Required action:
Set down all of the records word for word.

◆ ◆ ◆

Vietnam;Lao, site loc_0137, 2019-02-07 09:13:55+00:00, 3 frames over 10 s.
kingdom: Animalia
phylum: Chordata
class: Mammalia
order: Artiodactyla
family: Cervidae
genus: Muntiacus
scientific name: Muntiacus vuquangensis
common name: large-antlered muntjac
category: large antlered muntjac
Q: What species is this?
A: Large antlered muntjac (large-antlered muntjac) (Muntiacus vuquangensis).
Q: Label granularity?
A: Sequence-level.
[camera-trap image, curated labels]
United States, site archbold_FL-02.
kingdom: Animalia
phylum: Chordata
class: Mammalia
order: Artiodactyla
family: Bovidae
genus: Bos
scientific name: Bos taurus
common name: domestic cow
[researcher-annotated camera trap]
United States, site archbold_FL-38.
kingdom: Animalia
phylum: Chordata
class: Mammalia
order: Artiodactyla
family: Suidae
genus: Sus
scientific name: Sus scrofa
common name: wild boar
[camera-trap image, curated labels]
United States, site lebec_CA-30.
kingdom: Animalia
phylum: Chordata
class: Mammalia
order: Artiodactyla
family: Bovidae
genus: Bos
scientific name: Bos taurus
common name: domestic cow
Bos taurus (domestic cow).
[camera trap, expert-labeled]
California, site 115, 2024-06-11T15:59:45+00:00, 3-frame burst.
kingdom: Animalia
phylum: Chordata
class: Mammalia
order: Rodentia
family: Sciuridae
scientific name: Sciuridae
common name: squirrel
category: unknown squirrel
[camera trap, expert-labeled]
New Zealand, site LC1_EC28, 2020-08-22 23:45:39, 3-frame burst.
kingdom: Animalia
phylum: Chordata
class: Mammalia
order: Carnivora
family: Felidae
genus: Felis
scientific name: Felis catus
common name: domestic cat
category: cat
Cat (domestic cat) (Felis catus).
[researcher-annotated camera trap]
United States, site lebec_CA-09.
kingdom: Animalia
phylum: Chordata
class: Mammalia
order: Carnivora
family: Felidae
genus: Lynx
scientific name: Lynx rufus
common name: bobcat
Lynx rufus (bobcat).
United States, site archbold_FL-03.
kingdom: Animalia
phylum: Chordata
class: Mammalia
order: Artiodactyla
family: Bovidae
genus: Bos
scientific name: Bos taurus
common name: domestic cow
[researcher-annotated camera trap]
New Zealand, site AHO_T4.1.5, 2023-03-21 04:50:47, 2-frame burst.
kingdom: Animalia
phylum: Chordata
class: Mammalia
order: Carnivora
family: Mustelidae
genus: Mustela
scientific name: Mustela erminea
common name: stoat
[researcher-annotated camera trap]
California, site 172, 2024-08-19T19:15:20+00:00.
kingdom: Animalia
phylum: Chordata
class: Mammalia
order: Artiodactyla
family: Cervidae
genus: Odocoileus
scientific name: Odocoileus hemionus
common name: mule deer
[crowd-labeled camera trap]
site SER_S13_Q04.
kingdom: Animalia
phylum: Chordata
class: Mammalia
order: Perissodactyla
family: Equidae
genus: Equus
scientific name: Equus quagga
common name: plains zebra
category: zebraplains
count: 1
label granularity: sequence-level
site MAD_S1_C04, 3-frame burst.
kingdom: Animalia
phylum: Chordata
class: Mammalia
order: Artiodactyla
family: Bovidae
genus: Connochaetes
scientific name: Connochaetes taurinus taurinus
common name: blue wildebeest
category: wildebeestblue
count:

◆ ◆ ◆

Problem solution:
Vietnam;Lao, site loc_0137, 2019-02-07 09:13:55+00:00, 3 frames over 10 s.
kingdom: Animalia
phylum: Chordata
class: Mammalia
order: Artiodactyla
family: Cervidae
genus: Muntiacus
scientific name: Muntiacus vuquangensis
common name: large-antlered muntjac
category: large antlered muntjac
Q: What species is this?
A: Large antlered muntjac (large-antlered muntjac) (Muntiacus vuquangensis).
Q: Label granularity?
A: Sequence-level.
[camera-trap image, curated labels]
United States, site archbold_FL-02.
kingdom: Animalia
phylum: Chordata
class: Mammalia
order: Artiodactyla
family: Bovidae
genus: Bos
scientific name: Bos taurus
common name: domestic cow
[researcher-annotated camera trap]
United States, site archbold_FL-38.
kingdom: Animalia
phylum: Chordata
class: Mammalia
order: Artiodactyla
family: Suidae
genus: Sus
scientific name: Sus scrofa
common name: wild boar
[camera-trap image, curated labels]
United States, site lebec_CA-30.
kingdom: Animalia
phylum: Chordata
class: Mammalia
order: Artiodactyla
family: Bovidae
genus: Bos
scientific name: Bos taurus
common name: domestic cow
Bos taurus (domestic cow).
[camera trap, expert-labeled]
California, site 115, 2024-06-11T15:59:45+00:00, 3-frame burst.
kingdom: Animalia
phylum: Chordata
class: Mammalia
order: Rodentia
family: Sciuridae
scientific name: Sciuridae
common name: squirrel
category: unknown squirrel
[camera trap, expert-labeled]
New Zealand, site LC1_EC28, 2020-08-22 23:45:39, 3-frame burst.
kingdom: Animalia
phylum: Chordata
class: Mammalia
order: Carnivora
family: Felidae
genus: Felis
scientific name: Felis catus
common name: domestic cat
category: cat
Cat (domestic cat) (Felis catus).
[researcher-annotated camera trap]
United States, site lebec_CA-09.
kingdom: Animalia
phylum: Chordata
class: Mammalia
order: Carnivora
family: Felidae
genus: Lynx
scientific name: Lynx rufus
common name: bobcat
Lynx rufus (bobcat).
United States, site archbold_FL-03.
kingdom: Animalia
phylum: Chordata
class: Mammalia
order: Artiodactyla
family: Bovidae
genus: Bos
scientific name: Bos taurus
common name: domestic cow
[researcher-annotated camera trap]
New Zealand, site AHO_T4.1.5, 2023-03-21 04:50:47, 2-frame burst.
kingdom: Animalia
phylum: Chordata
class: Mammalia
order: Carnivora
family: Mustelidae
genus: Mustela
scientific name: Mustela erminea
common name: stoat
[researcher-annotated camera trap]
California, site 172, 2024-08-19T19:15:20+00:00.
kingdom: Animalia
phylum: Chordata
class: Mammalia
order: Artiodactyla
family: Cervidae
genus: Odocoileus
scientific name: Odocoileus hemionus
common name: mule deer
[crowd-labeled camera trap]
site SER_S13_Q04.
kingdom: Animalia
phylum: Chordata
class: Mammalia
order: Perissodactyla
family: Equidae
genus: Equus
scientific name: Equus quagga
common name: plains zebra
category: zebraplains
count: 1
label granularity: sequence-level
site MAD_S1_C04, 3-frame burst.
kingdom: Animalia
phylum: Chordata
class: Mammalia
order: Artiodactyla
family: Bovidae
genus: Connochaetes
scientific name: Connochaetes taurinus taurinus
common name: blue wildebeest
category: wildebeestblue
count:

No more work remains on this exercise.